He listened to discussions about Vietnam, long gas lines, and the struggles facing his dad and uncle's concrete business. His impression of America during that time: Things just weren't going right.
Today, Huizenga, 42, has a similar itch about the nation. It's a big reason why the former realtor and current small business owner now finds himself working just a few miles from the infamous Watergate landmark that brought down a presidency.
As one of 96 freshman House lawmakers, Huizenga now goes to work on problems that seem intractable. As taxpayers in April wrestled with income figures and expenses that mostly included a few zeros, Democrats and Republicans disagreed on how to handle federal shortfalls involving numbers with 12 zeroes after them: trillions.
After months of wrangling, Congress on April 14 approved a spending bill that cuts $38 billion from the current fiscal year. That's a mere pinprick in the face of the nation's $14 trillion debt.

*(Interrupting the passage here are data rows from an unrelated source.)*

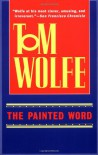 The Painted Word - Tom Wolfe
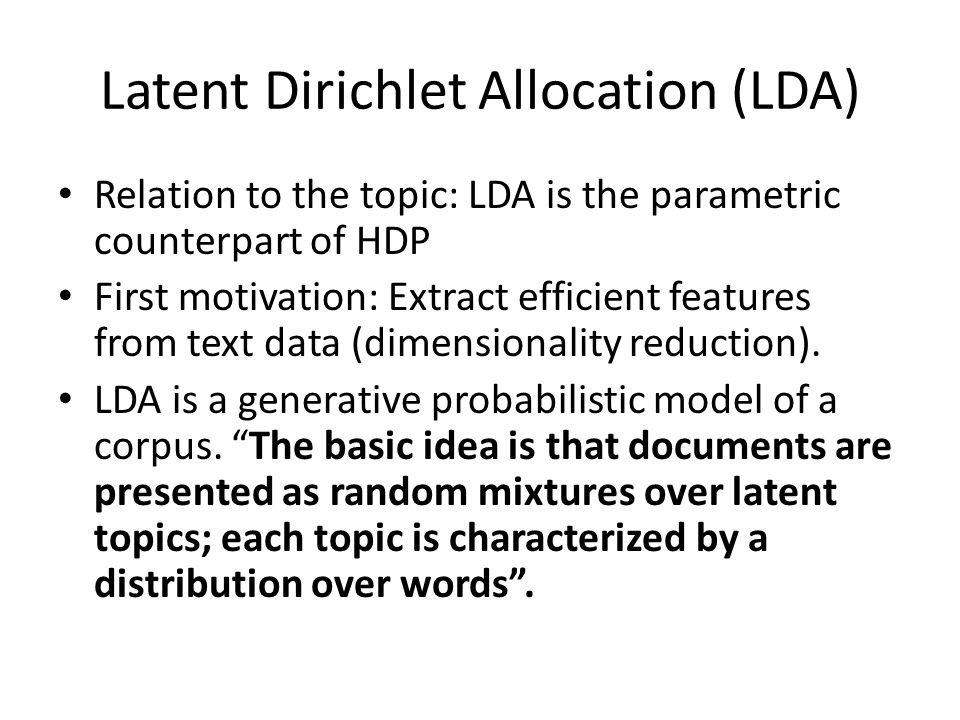 Latent Dirichlet Allocation (LDA) Relation to the topic: LDA is the parametric counterpart of HDP First motivation: Extract efficient features from te
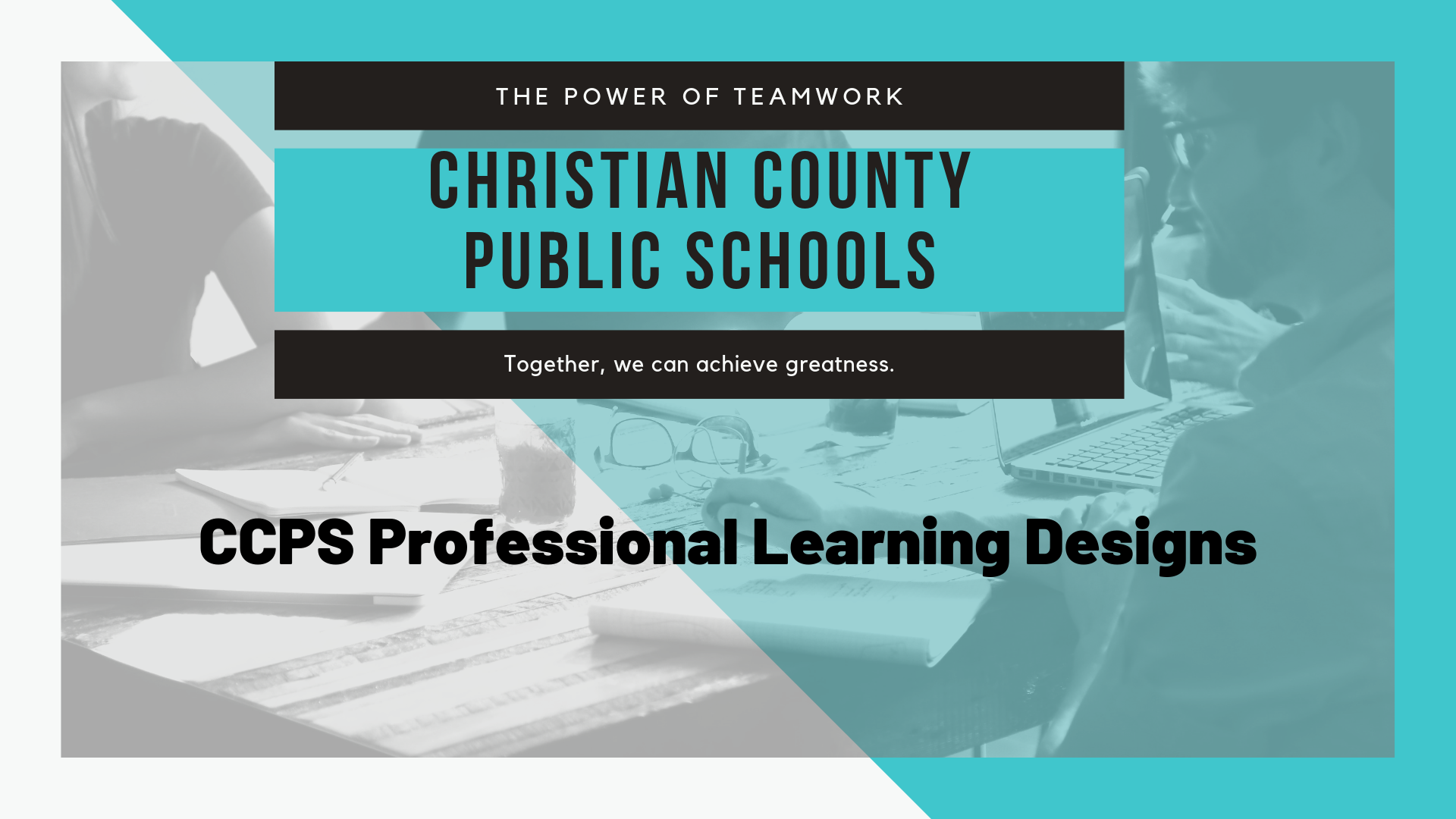 CCPS Professional Learning Designs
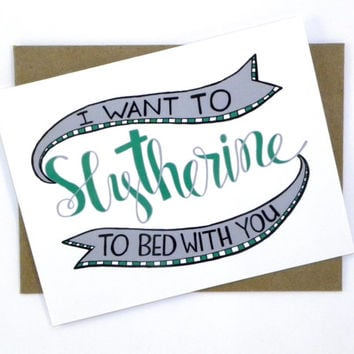 I Want to Slytherine to Bed With You - Harry Potter Valentine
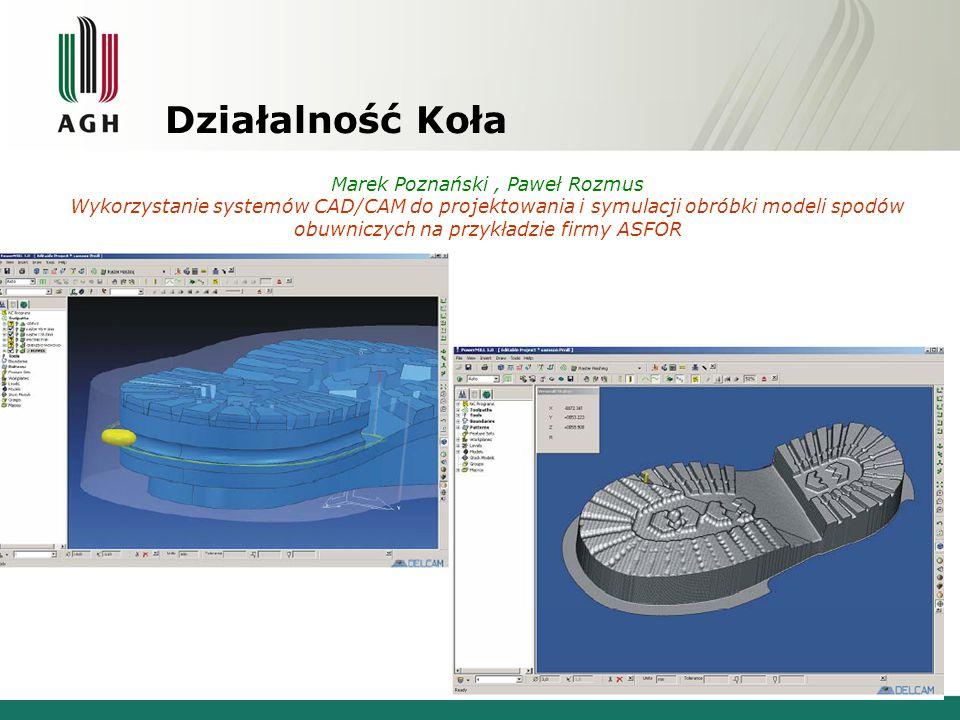 Działalność Koła Marek Poznański , Paweł Rozmus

But lawmakers couldn't even agree on that slice without theatrics and bitter partisan rancor that left the nation within an hour of a federal government shutdown.
Now an even bigger battle is emerging over the "big three" entitlements of Social Security, Medicare, and Medicaid. Together this mandatory spending swallows up 40 percent of the federal budget. These main drivers of our nation's mounting debt are structured with an open-ended, auto-pilot growth mechanism, meaning there is no limit to the amount of spending obligations as more people become eligible. Within a decade unless changes occur they will consume 50 percent of the budget.
It seems that no serious proposal to tighten the nation's fiscal belt can ignore changes to these entitlements. Yet they have long been considered the "third rail" of politics: Touch them and your career in government is dead.
But the climate in Washington is slowly and subtly shifting from a culture of spending to a culture of cutting. Huizenga is part of a freshman class that swears the nation's stability is more important to them than their professional job security. "I'm not afraid to make the tough votes," he said. "If I'm here for one term or 10 terms, it doesn't particularly matter to me."
He and others like him now on Capitol Hill are banking on the belief that Americans are ready to join them for this much delayed debate on entitlement reform. Step one, says Huizenga, is acknowledging the crisis.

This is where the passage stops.